Latihan 1: Perbarui rekaman mulai dari awal rekaman sampai baris yang memuat "26.8 meters", termasuk baris itu. Ganti "photograph" menjadi "image" dan biarkan bagian lainnya tetap sama.

Bagian Teks:
▼▼▼
Masih ada sejumlah undang-undang lain yang meski tidak berdampak secara material, tetapi merugikan kepentingan umat Islam seperti: UU Terorisme, UU Keamanan Nasional, UU Kesetaraan Jender, gugatan UU Pernikahan dan upaya legalisasi homoseksual. Semua itu adalah bukti ketidakberpihakan DPR kepada mayoritas Muslim di negeri ini. Undang-undang dan RUU tersebut menyiratkan besarnya pesanan asing kepada DPR untuk mengegolkan kepentingan mereka.
UU Terorisme dan RUU Keamanan Nasional isinya ditujukan untuk memberangus kelompok Islam yang memperjuangkan syariah dan anti-liberalisme serta neo-kolonialisme. Dengan undang-undang itu pihak asing memiliki payung hukum untuk mendiktekan kehendaknya kepada Pemerintah agar menjinakkan apa yang mereka sebut sebagai kelompok ‘garis keras’.
Kepentingan asing untuk menciptakan tatanan masyarakat liberal tercermin dari bermunculannya RUU Kesetaraan Jender, Legalisasi Homoseksual dan yang terakhir adalah gugatan UU Pernikahan. Aneh bila anggota Dewan yang katanya representasi rakyat justru merancang—apalagi bila mengesahkan—undang-undang yang isinya justru merugikan dan merusak konstituen mereka sendiri.
Selain tidak berpihak pada kepentingan rakyat, DPR juga dituding ‘rajin’ menghabiskan anggaran secara boros. Untuk menyusun satu RUU usulan DPR, anggaran yang digunakan sekitar Rp 1,8 miliar pada tahun 2011 dan meningkat menjadi Rp 5,2 miliar pada tahun 2012. Padahal kinerja DPR periode 2009-2014 dinilai buruk. Sepanjang lima tahun bekerja DPR hanya menghasilkan 59 UU.
Spirit Sekularisme-Liberalisme
Semestinya umat sadar bahwa sampai kapan pun DPR musykil memperjuangkan aspirasi publik, apatah lagi kepentingan umat Islam. Pasalnya, demokrasi yang ditegakkan di manapun akan selalu mensyaratkan sekularisme, pemisahan agama dari kehidupan, dan pemisahan agama dari pemerintahan. Kehadiran parpol Islam di gedung bundar tidak banyak memberikan pengaruh signifikan kepada umat karena mereka juga terbelenggu dengan syarat ini. Pertimbangan penyusunan dan pengesahan RUU bukanlah asas Islam, tetapi kepentingan. Mekanisme pengambilan-nya pun acap menggunakan pemungutan suara. Cara seperti ini jelas batil untuk menetapkan sesuatu itu haram atau halal.
Karena itu UU Pornografi yang telah disahkan DPR bak pisau majal, tak berdaya menghadapi gelombang pornografi dan pornoaksi yang bertebaran di masyarakat. Begitu pula ajaran-ajaran sesat tak bisa dicegah dengan undang-undang. Alasanya, karena demokrasi menetapkan kebebasan beragama, termasuk menafsirkan dan membuat agama baru. Selama konstitusional, negara wajib menjamin keberadaannya sekalipun amoral, sesat dan merusak.
▲▲▲
Bahan Latihan:
▼▼▼
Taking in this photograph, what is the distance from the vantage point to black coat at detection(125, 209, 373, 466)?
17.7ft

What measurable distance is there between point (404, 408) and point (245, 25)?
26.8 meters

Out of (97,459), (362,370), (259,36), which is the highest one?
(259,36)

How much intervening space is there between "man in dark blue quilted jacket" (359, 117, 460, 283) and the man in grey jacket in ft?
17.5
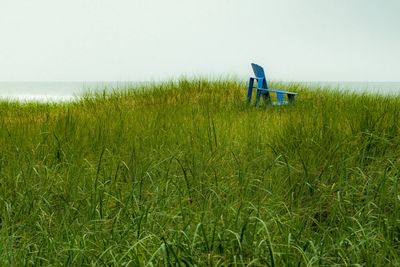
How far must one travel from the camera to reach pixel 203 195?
3012mm

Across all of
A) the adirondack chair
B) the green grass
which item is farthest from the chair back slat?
the green grass

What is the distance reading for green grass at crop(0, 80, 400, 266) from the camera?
8.01 feet

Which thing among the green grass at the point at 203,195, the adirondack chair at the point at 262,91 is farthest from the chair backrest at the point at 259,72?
the green grass at the point at 203,195

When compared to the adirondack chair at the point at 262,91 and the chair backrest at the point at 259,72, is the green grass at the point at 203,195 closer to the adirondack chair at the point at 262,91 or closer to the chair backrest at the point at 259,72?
the adirondack chair at the point at 262,91

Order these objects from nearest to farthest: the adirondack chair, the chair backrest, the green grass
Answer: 1. the green grass
2. the adirondack chair
3. the chair backrest

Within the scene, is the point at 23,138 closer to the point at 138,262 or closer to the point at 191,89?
the point at 138,262

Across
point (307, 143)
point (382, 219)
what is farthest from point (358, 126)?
point (382, 219)

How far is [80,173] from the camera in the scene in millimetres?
3613

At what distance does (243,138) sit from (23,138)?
6.58 ft

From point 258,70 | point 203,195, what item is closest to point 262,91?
point 258,70

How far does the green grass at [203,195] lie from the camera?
2.44 meters

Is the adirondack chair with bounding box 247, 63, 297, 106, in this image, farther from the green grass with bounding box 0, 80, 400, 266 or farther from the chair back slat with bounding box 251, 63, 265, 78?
the green grass with bounding box 0, 80, 400, 266

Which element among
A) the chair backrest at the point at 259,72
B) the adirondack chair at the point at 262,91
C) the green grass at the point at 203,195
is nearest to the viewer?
the green grass at the point at 203,195

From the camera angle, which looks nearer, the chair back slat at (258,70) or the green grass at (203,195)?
the green grass at (203,195)
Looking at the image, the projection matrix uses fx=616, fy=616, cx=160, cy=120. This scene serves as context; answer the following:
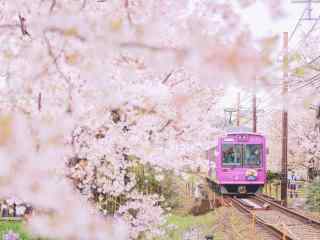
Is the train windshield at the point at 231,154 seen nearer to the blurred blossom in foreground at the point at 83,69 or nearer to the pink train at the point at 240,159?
the pink train at the point at 240,159

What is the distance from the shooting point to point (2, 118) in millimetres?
1737

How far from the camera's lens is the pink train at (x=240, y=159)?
62.1 ft

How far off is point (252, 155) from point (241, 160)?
390 millimetres

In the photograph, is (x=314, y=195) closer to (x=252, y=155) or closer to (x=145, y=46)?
(x=252, y=155)

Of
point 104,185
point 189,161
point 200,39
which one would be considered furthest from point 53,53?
point 189,161

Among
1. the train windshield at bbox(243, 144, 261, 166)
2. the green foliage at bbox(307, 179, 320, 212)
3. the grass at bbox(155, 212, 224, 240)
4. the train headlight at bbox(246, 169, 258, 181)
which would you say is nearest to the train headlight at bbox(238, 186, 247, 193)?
the train headlight at bbox(246, 169, 258, 181)

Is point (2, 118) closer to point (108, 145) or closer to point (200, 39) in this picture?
point (200, 39)

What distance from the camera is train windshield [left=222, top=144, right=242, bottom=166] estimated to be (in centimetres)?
1895

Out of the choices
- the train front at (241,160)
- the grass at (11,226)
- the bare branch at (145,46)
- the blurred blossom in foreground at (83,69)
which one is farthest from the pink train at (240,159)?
the bare branch at (145,46)

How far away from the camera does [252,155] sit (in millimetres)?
19312

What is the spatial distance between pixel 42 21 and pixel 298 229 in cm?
1167

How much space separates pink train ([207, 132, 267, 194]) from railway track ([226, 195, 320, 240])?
729 millimetres

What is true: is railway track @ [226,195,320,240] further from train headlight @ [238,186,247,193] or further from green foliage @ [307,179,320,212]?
green foliage @ [307,179,320,212]

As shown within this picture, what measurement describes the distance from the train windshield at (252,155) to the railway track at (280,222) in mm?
1221
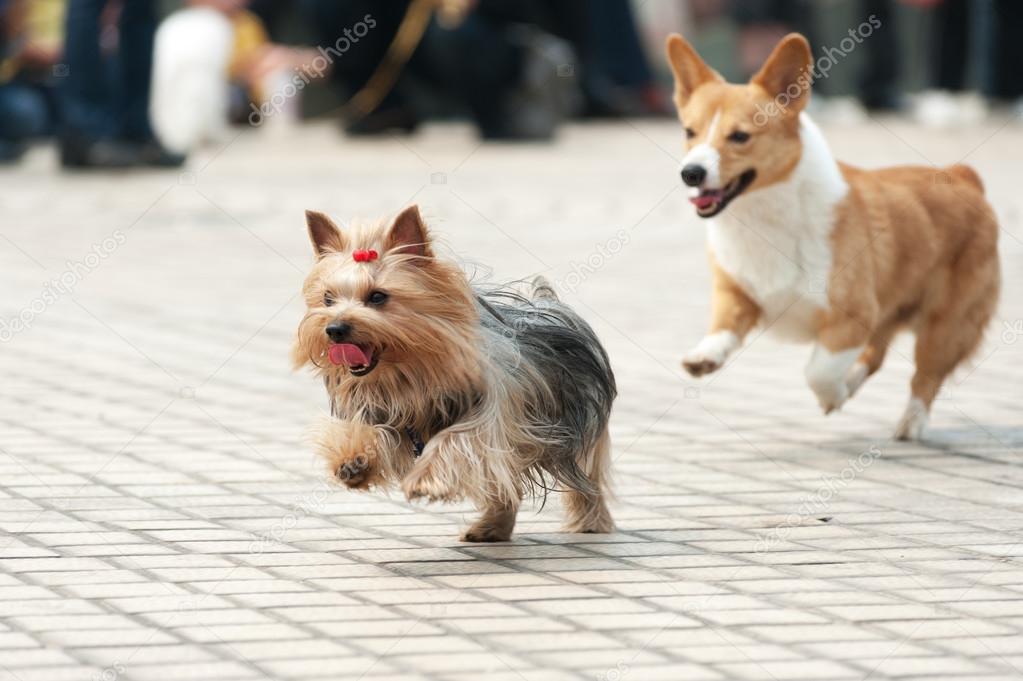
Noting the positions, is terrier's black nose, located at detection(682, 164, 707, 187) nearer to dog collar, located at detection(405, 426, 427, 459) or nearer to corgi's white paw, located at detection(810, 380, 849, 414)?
corgi's white paw, located at detection(810, 380, 849, 414)

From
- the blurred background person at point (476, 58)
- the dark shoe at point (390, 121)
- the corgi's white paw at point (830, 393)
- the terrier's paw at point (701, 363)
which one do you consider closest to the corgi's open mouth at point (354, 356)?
the terrier's paw at point (701, 363)

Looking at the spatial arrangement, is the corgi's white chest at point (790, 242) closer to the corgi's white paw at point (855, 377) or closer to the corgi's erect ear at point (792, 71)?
the corgi's erect ear at point (792, 71)

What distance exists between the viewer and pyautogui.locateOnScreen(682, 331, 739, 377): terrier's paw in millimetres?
6582

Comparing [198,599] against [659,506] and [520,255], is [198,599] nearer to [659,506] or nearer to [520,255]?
[659,506]

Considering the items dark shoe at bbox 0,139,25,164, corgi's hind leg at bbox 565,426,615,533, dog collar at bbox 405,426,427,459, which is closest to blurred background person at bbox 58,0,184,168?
dark shoe at bbox 0,139,25,164

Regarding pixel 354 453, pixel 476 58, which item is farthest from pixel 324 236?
pixel 476 58

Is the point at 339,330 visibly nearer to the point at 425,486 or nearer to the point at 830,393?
the point at 425,486

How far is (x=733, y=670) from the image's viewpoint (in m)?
4.26

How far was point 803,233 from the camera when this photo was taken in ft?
22.1

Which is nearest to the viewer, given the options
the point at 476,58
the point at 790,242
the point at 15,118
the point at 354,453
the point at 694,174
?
the point at 354,453

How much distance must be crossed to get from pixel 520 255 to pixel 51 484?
5688 millimetres

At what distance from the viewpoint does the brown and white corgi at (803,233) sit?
21.9 ft

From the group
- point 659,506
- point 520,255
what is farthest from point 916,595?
point 520,255

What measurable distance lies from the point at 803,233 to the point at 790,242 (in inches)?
2.4
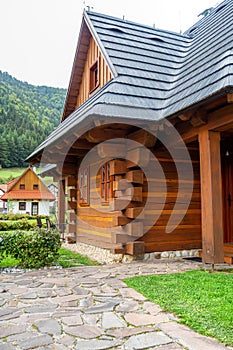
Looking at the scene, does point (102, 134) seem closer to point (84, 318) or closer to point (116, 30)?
point (84, 318)

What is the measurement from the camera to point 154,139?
6059 millimetres

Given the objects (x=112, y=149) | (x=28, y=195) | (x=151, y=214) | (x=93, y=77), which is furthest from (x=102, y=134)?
(x=28, y=195)

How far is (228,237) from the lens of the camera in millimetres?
7410

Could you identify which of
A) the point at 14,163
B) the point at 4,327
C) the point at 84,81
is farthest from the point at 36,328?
the point at 14,163

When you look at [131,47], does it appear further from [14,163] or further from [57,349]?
[14,163]

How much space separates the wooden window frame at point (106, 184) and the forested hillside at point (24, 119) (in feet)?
161

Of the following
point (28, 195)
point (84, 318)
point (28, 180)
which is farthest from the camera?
point (28, 180)

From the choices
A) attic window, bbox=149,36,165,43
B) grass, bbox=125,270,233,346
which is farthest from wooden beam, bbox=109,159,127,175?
attic window, bbox=149,36,165,43

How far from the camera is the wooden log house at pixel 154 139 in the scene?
4980 millimetres

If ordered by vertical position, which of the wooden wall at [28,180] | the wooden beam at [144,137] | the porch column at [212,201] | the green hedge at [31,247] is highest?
Answer: the wooden wall at [28,180]

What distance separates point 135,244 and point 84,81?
5.55m

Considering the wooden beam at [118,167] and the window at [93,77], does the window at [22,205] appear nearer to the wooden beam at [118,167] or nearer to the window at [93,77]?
the window at [93,77]

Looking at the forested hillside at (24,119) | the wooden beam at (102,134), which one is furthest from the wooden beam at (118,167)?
the forested hillside at (24,119)

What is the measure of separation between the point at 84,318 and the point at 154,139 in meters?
3.74
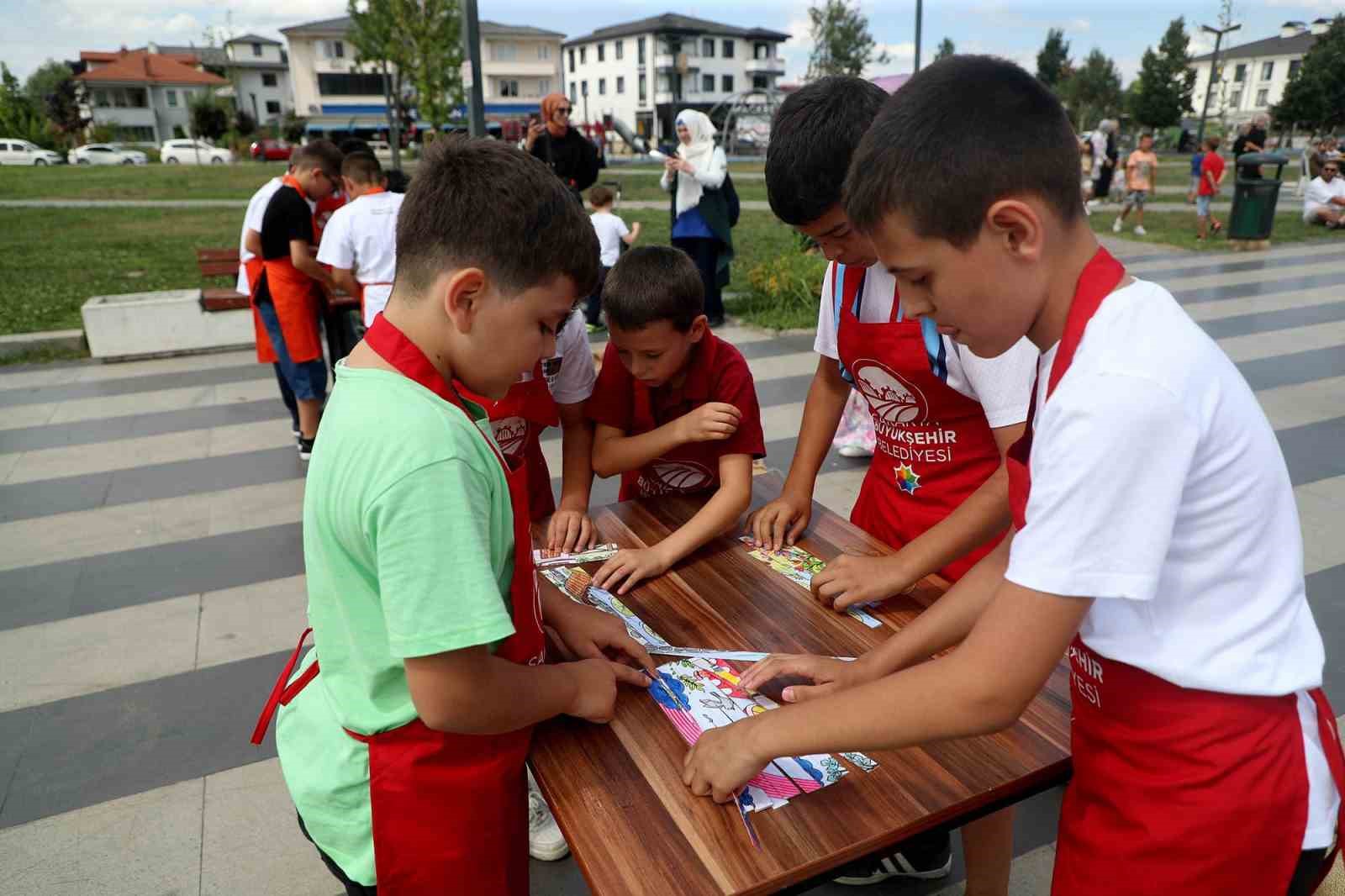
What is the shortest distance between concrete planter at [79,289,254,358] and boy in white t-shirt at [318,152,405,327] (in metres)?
▲▲▲
Latihan 2: Tulis lanjutan teks tentang DPR dan undang-undang yang dinilai merugikan umat Islam, dimulai setelah kalimat terakhirnya.

Hasil 1:
Taking in this image, what is the distance from the vantage point to black coat at detection(125, 209, 373, 466)?
17.7ft

What measurable distance is there between point (404, 408) and point (245, 25)?
26.8 meters

Hasil 2:
Spirit sekularisme dan liberalisme inilah yang dibawa oleh mayoritas parpol-parpol yang mendudukkan kader mereka di Gedung DPR. Sejak awal unsur agama (Islam) tak menjadi misi perjuangan mereka meski mayoritas negeri ini adalah Muslim dan mereka juga Muslim. Bagi mereka Islam hanyalah unsur spiritual, bukan asas perjuangan partai dan bernegara. Agama hanya komplementar, bukan asas kehidupan dan asas pemerintahan.
Spirit sekularisme ini yang juga mendorong munculnya sikap liberalisme di segala bidang: kebebasan berekspresi, kebebasan berpendapat, kebebasan kepemilikan dan kebebasan beragama. Munculnya kepala daerah yang bermasalah termasuk pernah tersangkut skandal seksual adalah cerminan parpol dan DPR serta DPRD telah mengabaikan aspek moralitas. Mereka tak peduli kader mereka pernah tersangkut berbagai kasus, termasuk berperilaku amoral.
Semangat liberalisme juga mendorong lahirnya berbagai undang-undang yang berpihak pada berbagai kepentingan asing, termasuk perusahaan raksasa transnasional. Lolosnya UU Migas, UU Perbankan, UU Sumberdaya Air, dll adalah sekian bukti bahwa DPR memang mengusung semangat liberalisme, bukan membela kepentingan rakyat. Karena itu, seperti yang dikatakan oleh Rizal Ramli dari Econit, tak ada gunanya MPR bicara bolak-balik tentang empat pilar kebangsaan jika UU pesanan asing masih bercokol. Faktanya, yang mengkhianati bangsa dan rakyat bukan siapa-siapa, melainkan legislatif itu sendiri bersama eksekutif.
Perubahan Mendasar
Semestinya umat Islam sudah merasa cukup diperdaya oleh sistem demokrasi dan para pendukungnya. Mendudukkan anggota legislatif Muslim ke gedung parlemen tak kunjung juga membuahkan perbaikan yang signifikan. Yang ada malah keterpurukan. Pasalnya, selama ini umat hanya memilih orang Islam, tetapi bukan memilih sistem Islam. Arang Islam yang terpilih malah membawa visi sekularisme-liberalisme.
Kondisi yang tak jauh beda juga diprediksi bakal menimpa DPR kali ini. Ini karena sebagian besar anggota dewan adalah muka lama yang dulu melahirkan UU pro kepentingan asing. Mengharapkan DPR baru akan memberikan angin segar kepada rakyat adalah bak pungguk merindukan rembulan. Sia-sia.
Satu-satunya perubahan yang harus dilakukan—dan ini adalah perubahan terbaik—adalah melakukan perubahan secara mendasar dan menyeluruh. Hapus pola pikir sekularisme dan liberalisme. Jadikan Islam sebagai satu-satunya spirit dalam kehidupan bermasyarakat dan bernegara. Seluruh kepentingan rakyat harus diatur hanya dengan syariah Islam. Hanya Islam yang memiliki aturan yang lengkap dan paripurna. Islam tidak memiliki tendensi kepada kelompok manapun selain ketaatan kepada Allah SWT.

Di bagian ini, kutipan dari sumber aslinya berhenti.